I asked them to describe Mugshots for me, as I'd only been in a few times and my knowledge of coffee was wildly underdeveloped. Darren took the lead in discussing their business with me.
"One of the things that is really cool about this place is that it's been described as, 'tongue in cheek', the coffee world's Cheers, if you will. We have a lot of repeat business and a lot of the people who are new, end up coming in again and again. It's not like an assembly line establishment. We have a really unique coffee shop and our regulars all talk to each other and sort of network. We will also get people in here who are new and have no idea what to try and the regulars will chime in and start suggesting different things to try. It's more like a family get together here."
"At the end of the day there is more in this to us than just making a cup of coffee and handing it out and our customers know that. Which is the reason why our coffee is expensive, to put it bluntly, it is not cheap, but you get what you pay for. There is a real crisis world wide, as far as sustainability goes, in these different coffee farming regions and in different third world countries where this is their cash crop. There is a real sustainability issue and it is not like food where you have places like the UN getting involved in it. So, you have all these different companies getting involved with it and the big buzz word is, 'Fair Trade' and 'Sustainability.' Well, there is nothing fair about 'Fair Trade.' What you are talking about are these people getting minimum wage in their countries which equates to 25- 50 cents a day. Then you have 'Sustainability' and people don't know or understand the real true concept of it. Whereas, we actually have connections who are actually sourcing through these farmers directly and we hear the real stories that go along with them. It is so much more than a simple cup of coffee."
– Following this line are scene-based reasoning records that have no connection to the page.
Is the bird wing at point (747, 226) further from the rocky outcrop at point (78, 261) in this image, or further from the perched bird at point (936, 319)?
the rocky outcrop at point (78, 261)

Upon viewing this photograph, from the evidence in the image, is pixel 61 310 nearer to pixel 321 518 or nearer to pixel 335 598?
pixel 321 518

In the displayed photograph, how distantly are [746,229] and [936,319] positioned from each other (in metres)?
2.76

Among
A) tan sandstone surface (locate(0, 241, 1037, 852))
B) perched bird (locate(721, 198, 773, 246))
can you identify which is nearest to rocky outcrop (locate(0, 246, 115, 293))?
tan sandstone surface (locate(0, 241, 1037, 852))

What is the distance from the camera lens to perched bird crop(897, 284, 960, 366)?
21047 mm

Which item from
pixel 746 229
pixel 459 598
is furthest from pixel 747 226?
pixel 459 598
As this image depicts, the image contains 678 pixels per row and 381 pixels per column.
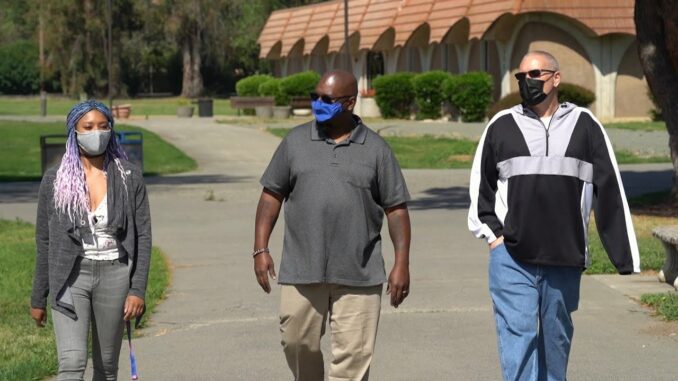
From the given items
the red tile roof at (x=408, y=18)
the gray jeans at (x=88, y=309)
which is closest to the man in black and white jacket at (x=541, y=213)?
the gray jeans at (x=88, y=309)

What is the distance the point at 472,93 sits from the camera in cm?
4469

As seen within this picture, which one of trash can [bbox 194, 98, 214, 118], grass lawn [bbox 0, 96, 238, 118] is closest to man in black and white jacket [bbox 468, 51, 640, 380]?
trash can [bbox 194, 98, 214, 118]

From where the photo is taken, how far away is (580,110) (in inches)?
252

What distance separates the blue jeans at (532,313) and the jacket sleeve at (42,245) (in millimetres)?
2159

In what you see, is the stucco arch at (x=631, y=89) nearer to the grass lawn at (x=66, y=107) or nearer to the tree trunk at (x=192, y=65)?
the grass lawn at (x=66, y=107)

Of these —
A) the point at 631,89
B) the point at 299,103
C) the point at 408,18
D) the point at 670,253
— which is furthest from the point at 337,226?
the point at 299,103

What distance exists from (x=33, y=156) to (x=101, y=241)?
26379mm

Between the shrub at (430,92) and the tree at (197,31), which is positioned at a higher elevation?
the tree at (197,31)

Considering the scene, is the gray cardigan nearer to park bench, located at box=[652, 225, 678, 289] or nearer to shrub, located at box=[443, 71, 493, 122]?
park bench, located at box=[652, 225, 678, 289]

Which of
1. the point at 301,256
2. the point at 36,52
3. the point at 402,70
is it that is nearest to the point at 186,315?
the point at 301,256

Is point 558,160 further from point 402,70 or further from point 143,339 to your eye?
point 402,70

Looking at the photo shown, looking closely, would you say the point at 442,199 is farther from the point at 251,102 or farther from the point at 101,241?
the point at 251,102

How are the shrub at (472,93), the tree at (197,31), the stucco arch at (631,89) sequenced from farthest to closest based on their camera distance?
the tree at (197,31) < the shrub at (472,93) < the stucco arch at (631,89)

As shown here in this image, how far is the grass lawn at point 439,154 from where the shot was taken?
2789 cm
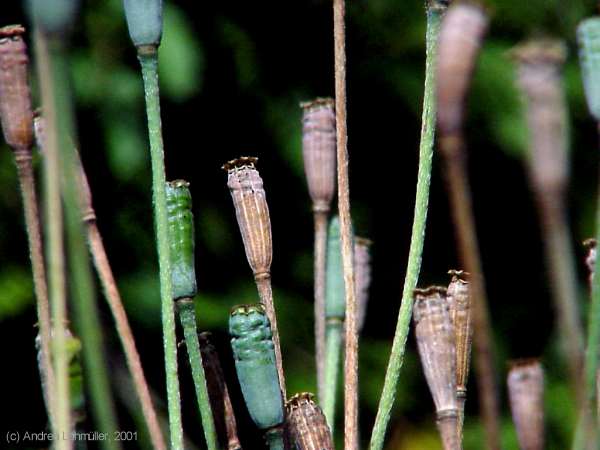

"Fair Trade is basically a stamp that larger companies place on their coffee, so they have the power to mass produce guilt free. But, one of the standards for Fair Trade is that these people farming it get paid more than the minimum wage, but they don't say how much more. So if the minimum wage was one dollar a day, then you can give them a dollar and a penny a day, plus a hand full of lollipops, and you qualify for Fair Trade."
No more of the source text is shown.